SparkNotes, on the other hand, are designed for one purpose: to get through the assignment without having to read the book or think about the issues. SparkNotes is a distilled product of other people’s reading and thinking, while ERWC is designed to help student use the text to think and to write.  (SparkNotes now has video versions, so students do not even have to read the SparkNotes!)

The fact is, however, that there is usually much more in a serious novel than videos, PowerPoints, and other alternatives can convey.  Something is always lost or left out. So how do we get student practitioners of the new literacy to engage with print novels? How do we combine the best of both literacy practices? I think we are still working on it.

Aristotle versus Toulmin

Another issue that keeps coming up is the distinction made in early Common Core materials between argument and persuasion, a distinction that is sometimes made to look like a battle between Stephen Toulmin and Aristotle. I have posted on this distinction a couple of times already, and I plan to devote another post to Toulmin’s system compared to Aristotle’s. However, for now I would like to quote a textbook that Toulmin published in 1979 with two other authors, An Introduction to Reasoning. They say,

Reasoning involves dealing with claims with an eye to their contexts, to competing claims, and to the people who hold them. It calls for the critical evaluation of these ideas by shared standards; a readiness to modify claims in response to criticism; and a continuing critical scrutiny both of the claims provisionally accepted and of any new ones that may be put forward subsequently.

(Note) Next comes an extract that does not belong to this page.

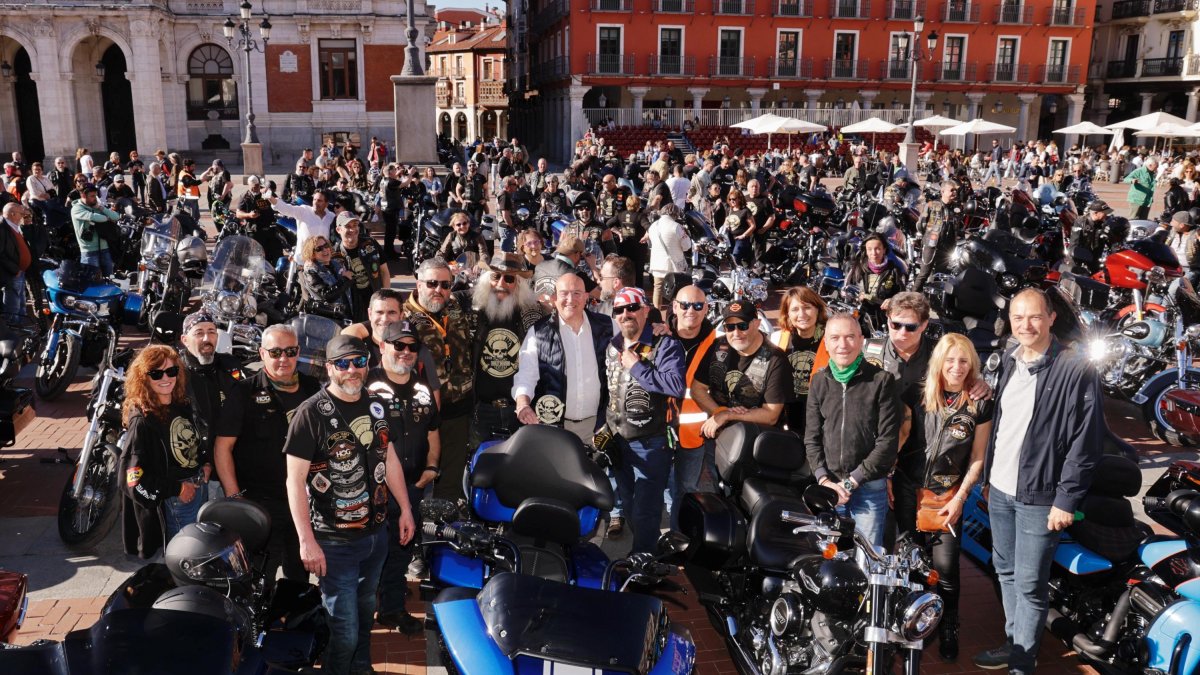 Concentración de Harley-Davidson en Valladolid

A “reasoned” judgment is thus a judgment in defense of which adequate and appropriate reasons can be produced. (9)

Note that in this definition of reasoning we are not dealing with abstract, ideal, or universal truths because we are to consider context, which means that the reasoning is situated in a particular time and place. We are not dealing with facts, but with “reasons.” When evaluating claims, we are to consider the “people who hold them,” which brings in ethos and pathos. The claims are evaluated according to “shared standards,” which means that there is a social dimension to the criteria. In other words, both Aristotle and Toulmin are dealing with practical, real world, reasoning.

When we first designed ERWC, the rhetorical terms and concepts were based on Aristotle. At the time, few teachers taught rhetoric at all, and we didn’t want to overwhelm the teachers or the students with new concepts, even though one of the reviewers at UC suggested that we include Kenneth Burke, which I would have loved to do. In the second edition, concepts from Stephen Toulmin appear, but we do not invoke his whole system. In retrospect, it may have been time to include more.

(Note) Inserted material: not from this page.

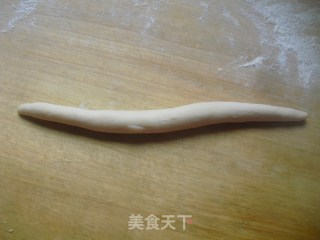 奶香肠仔卷的做法步骤：3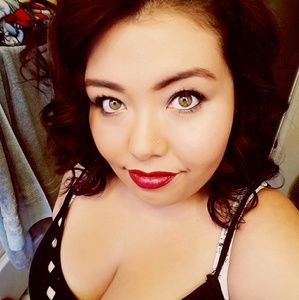 Meet your Posher, Janessa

The last big issue in our conversations was about grammar. The first semester modules now include integrated grammar activities, based on using grammatical concepts rhetorically in the context of the readings and other activities in the module. Traditional grammar instruction is usually found to be ineffective in improving writing, but grammatical terms and concepts are very useful for discussing style and in revising prose. In ERWC, grammar instruction is simply part of working with the words, sentences, and ideas of the module. It is not abstract or detached. It is integrated with the whole process. Still, many teachers skipped it, blaming lack of time. Other teachers admitted that they did not feel they had the expertise to successfully implement the lessons because this sort of grammatical instruction had never been a part of their backgrounds.  We need to provide more guidance on this.

Overall Positive Responses

The frank and detailed discussions we had with teachers were very interesting and useful. We have a lot to think about. I should also note, in case this post makes it sound like ERWC is rife with problems and issues, that we received many, many positive comments and many thanks for the quality of the materials. It is a joy to work in the ERWC community.